━━ Extracto ━━
El deseo a la perfección, a «algo más» encuentra su explícito punto de referencia en el Evangelio. Cristo, en el sermón de la montaña, confirma toda la ley moral, en cuyo centro están las tablas mosaicas de los diez mandamientos; pero al mismo tiempo da a estos mandamientos un sentido nuevo, evangélico. Todo esto se concentra –como se ha dicho precedentemente– alrededor de la caridad, no sólo como mandamiento, sino además como don: «... El amor de Dios se ha derramado en vuestros corazones por virtud del Espíritu Santo, que nos ha sido dado».
En este contexto nuevo se hace comprensible asimismo el programa de las ocho bienaventuranzas, con el que comienza el sermón de la montaña en el Evangelio según San Mateo.
En este mismo contexto el conjunto de los mandamientos, que constituyen el código fundamental de la moral cristiana, es completado por el conjunto de los consejos evangélicos, en los que se expresa y concreta, de modo especial, la llamada de Cristo a la perfección, que es una llamada a la santidad.
Cuando el joven pregunta sobre el «algo más»: «¿Qué me queda aún?», Jesús lo mira con amor y este amor encuentra aquí un nuevo significado. El hombre es conducido interiormente por el Espíritu Santo desde una vida según los mandamientos a otra vida consciente del don, y la mirada plena de amor por parte de Cristo expresa este «paso» interior. Jesús añade: «Si quieres ser perfecto, ve, vende cuanto tienes, dalo a los pobres, y tendrás un tesoro en los cielos, y ven y sígueme».
━━━
Instrucción - Transcriba sin alteración alguna el pasaje del extracto que comienza con las palabras que contienen «En este contexto» y concluye con «según San Mateo.». El listado no guarda relación alguna con el extracto.
━━ Entradas de datos ━━
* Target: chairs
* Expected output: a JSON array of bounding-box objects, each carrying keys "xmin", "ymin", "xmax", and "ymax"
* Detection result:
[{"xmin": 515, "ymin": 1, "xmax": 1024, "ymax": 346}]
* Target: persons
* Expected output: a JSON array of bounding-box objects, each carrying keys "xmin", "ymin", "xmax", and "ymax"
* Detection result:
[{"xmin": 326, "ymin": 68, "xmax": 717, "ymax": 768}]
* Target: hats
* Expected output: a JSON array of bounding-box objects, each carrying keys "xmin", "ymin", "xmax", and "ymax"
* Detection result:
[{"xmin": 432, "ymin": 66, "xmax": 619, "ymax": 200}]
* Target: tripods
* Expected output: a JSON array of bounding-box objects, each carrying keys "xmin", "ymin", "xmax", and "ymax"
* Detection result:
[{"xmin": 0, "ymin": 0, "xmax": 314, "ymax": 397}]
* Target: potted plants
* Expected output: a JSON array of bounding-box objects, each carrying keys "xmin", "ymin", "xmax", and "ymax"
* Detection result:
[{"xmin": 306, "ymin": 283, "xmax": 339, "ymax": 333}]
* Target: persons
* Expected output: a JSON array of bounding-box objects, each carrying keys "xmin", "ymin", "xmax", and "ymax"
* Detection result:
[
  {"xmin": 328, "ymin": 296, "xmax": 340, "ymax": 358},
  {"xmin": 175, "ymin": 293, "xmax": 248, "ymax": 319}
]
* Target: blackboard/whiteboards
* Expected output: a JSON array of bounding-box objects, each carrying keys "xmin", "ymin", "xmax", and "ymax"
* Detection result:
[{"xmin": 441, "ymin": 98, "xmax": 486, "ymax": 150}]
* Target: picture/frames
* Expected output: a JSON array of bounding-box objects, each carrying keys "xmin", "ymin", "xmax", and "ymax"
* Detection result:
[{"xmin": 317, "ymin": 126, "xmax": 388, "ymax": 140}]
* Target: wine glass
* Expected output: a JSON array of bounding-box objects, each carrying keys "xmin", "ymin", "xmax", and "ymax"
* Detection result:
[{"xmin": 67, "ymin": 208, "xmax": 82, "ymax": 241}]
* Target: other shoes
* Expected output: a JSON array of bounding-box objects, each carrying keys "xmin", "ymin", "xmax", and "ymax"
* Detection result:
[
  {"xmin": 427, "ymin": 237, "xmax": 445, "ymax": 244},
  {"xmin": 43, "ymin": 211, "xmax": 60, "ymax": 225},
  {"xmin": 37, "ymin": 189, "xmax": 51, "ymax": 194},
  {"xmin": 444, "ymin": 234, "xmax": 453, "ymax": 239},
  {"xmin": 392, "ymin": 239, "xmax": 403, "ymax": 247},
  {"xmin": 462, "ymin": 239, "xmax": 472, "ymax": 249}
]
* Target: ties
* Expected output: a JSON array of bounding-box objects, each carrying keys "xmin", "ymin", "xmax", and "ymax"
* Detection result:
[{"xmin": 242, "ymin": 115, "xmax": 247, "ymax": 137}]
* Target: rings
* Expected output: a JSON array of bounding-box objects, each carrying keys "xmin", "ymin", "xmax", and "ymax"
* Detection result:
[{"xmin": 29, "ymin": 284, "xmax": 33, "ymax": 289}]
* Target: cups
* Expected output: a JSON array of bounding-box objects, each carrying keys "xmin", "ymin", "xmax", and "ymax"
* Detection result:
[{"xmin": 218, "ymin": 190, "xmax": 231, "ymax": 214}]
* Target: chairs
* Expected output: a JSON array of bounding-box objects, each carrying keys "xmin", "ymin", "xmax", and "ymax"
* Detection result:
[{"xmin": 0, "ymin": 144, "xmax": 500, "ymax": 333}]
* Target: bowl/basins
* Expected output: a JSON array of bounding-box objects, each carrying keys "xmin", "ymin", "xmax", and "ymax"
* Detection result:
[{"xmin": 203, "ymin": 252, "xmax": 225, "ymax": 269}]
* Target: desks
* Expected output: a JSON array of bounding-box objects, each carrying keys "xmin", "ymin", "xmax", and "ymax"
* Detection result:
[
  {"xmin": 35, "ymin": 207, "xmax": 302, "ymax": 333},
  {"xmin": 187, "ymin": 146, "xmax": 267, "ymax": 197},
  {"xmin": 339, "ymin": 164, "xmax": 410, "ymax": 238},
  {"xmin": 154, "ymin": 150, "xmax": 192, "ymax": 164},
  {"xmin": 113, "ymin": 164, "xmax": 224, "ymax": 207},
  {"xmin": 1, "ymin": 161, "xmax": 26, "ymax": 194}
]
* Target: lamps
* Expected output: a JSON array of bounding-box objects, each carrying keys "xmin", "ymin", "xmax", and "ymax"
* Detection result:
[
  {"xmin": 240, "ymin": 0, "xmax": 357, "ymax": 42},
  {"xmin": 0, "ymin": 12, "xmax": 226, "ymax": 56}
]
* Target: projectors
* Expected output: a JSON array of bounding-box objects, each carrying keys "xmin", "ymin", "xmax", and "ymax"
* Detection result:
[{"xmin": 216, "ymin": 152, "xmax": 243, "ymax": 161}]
━━━
Resultado del ejercicio -
En este contexto nuevo se hace comprensible asimismo el programa de las ocho bienaventuranzas, con el que comienza el sermón de la montaña en el Evangelio según San Mateo.